While it is relatively easy to identify stereotypical attitudes about gender held by, say, teachers, or stereotypical images transmitted through television, it is more difficult to establish a strong and direct link between such stereotypes and systematic discrimination experienced by groups to whom the stereotypes are applied (Pickering 1995). For example, to claim that there is a direct link between media representations and gender inequality involves a whole host of assumptions, not least that audiences are passive and fully accepting of the dominant gender stereotypes the all-powerful media communicate to them. In studies of media representations, the focus has shifted away from whether stereotypes of gender reflect the ‘reality’ of gendered experiences and identities. Instead, media representations are increasingly regarded as key ways in which understandings of gendered ‘reality’ are constructed, and attention is given to the processes through which audiences exercise power in actively negotiating meanings of the ‘text’ (the magazine, advertisement, film or television programme). ‘Depending on the socio-economic and cultural placings that media consumers already occupy, the text’s preferred interpretation may in certain instances be negotiated or refused altogether’ (Moores 1993: 6).

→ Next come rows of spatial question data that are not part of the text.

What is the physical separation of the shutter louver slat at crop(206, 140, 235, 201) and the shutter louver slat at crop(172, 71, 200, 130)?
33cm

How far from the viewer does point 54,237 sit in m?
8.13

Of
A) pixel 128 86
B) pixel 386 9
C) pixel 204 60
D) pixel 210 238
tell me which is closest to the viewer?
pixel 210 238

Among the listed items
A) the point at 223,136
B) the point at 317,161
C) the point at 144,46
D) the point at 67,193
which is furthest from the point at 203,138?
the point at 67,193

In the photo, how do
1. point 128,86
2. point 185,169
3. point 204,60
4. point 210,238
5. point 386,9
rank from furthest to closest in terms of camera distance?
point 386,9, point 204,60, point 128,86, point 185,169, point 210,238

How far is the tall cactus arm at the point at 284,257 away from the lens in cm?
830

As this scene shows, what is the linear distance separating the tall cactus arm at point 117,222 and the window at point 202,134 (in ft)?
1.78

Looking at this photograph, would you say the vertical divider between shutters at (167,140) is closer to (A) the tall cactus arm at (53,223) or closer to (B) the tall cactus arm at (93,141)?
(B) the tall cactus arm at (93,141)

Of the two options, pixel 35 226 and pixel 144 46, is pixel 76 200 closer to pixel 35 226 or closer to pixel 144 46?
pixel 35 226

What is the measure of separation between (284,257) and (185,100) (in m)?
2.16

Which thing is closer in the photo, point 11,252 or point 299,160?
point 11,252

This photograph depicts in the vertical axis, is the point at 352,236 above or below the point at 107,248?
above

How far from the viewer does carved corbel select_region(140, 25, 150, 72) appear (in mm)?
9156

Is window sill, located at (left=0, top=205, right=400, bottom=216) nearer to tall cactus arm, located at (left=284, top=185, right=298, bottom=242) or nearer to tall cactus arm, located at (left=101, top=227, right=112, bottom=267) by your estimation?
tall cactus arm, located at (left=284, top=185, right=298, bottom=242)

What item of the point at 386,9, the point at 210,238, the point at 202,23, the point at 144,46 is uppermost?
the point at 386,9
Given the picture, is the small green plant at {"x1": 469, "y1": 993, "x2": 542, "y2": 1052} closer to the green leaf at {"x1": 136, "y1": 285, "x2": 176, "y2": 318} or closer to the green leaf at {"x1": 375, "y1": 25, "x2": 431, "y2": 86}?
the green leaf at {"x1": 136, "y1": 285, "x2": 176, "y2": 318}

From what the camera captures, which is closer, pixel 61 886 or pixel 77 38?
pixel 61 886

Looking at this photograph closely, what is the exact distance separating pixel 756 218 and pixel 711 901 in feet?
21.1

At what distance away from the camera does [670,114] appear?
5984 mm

The issue of power in relation to stereotyping is also addressed by Jenkins (2000), whose discussion is framed in terms of social processes of group categorisation. Jenkins points out that some groups have greater power to make categorisations than others, and to generate consequences of their categorisations. If repeated and reinforced across different contexts, such categorisations are ‘crucial in setting the limits to possibility’ for those so defined. ‘The effective categorisation of a group of people by a more powerful Other is thus never “just” a matter of classification . . . As an intervention in that group’s social world it will to an extent and in ways that are content-specific, change that world and the experience of those living in it; in other words, it has consequences’ (2000: 21–2, original emphasis)
Source: Fifty Key Concepts in Gender Studies Jane Pilcher and Imelda Whelehan Sage Publications, 2004
Pickering (2001) provides a critical assessment of the concept of stereotyping from the perspective of sociology and media studies, and links it closely to the concept of the Other. A classic review of gender stereotyping in education is provided by Delamont (1990), although see Paechter (1998) for more recent evidence. A report by the European Commission (1999) provides an analytical overview of European media research on gender portrayal, and includes many references to British evidence.